L’affaire a rapidement pris une dimension diplomatique. Le président Faustin-Archange Touadéra a reçu mardi une délégation suisse, quelques jours après les faits.
Le ministre des Grands travaux, Pascal Koyagbele, a reconnu auprès de l’AFP que cette attaque risquait de « ternir l’image du pays » auprès des investisseurs. Il a toutefois assuré que le partenariat entre les autorités centrafricaines et ADMOG Gold RCA n’était pas remis en cause.
« Après l’enquête, les activités vont se poursuivre », a-t-il déclaré, précisant que le dispositif de sécurité avait été renforcé dans la zone de Damara ainsi qu’autour des résidences et des sites exploités par les entreprises émiraties.

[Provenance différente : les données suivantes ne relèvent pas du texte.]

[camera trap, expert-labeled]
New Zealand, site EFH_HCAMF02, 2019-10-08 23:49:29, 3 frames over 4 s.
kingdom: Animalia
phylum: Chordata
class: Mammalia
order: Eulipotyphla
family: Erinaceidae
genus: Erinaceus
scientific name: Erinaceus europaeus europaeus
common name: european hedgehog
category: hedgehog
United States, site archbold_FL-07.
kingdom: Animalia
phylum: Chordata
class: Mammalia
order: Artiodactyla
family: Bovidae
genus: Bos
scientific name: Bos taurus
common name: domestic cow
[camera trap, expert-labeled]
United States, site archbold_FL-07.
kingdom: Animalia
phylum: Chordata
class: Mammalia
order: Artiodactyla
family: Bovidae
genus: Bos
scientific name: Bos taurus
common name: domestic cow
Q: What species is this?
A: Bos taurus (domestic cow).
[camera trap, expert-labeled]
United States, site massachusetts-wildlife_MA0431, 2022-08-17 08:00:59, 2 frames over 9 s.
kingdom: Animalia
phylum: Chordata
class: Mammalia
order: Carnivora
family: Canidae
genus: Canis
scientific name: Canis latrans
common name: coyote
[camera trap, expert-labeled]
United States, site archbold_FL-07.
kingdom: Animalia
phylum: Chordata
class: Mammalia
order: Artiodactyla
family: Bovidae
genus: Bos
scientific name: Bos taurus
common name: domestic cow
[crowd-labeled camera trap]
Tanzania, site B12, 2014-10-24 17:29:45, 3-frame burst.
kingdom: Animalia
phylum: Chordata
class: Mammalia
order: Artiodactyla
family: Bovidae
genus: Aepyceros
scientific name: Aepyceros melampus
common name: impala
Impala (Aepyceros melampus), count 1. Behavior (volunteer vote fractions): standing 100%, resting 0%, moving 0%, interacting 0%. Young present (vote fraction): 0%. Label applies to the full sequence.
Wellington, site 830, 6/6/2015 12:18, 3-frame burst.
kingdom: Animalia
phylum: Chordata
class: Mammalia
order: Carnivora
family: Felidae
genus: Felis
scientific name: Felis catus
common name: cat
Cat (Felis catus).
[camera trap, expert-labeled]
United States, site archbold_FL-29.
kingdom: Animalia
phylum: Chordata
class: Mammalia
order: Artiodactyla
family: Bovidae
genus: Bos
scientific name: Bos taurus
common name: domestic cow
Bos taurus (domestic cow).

Le ministre a également exprimé sa préoccupation quant aux conséquences de cette attaque sur les relations entre Bangui et Abou Dhabi, alors que la Centrafrique cherche à développer ses partenariats avec les Émirats arabes unis.
Les autorités redoutent désormais que ce nouvel incident sécuritaire ne fragilise la confiance des investisseurs étrangers et ne compromette les efforts engagés pour développer le secteur minier.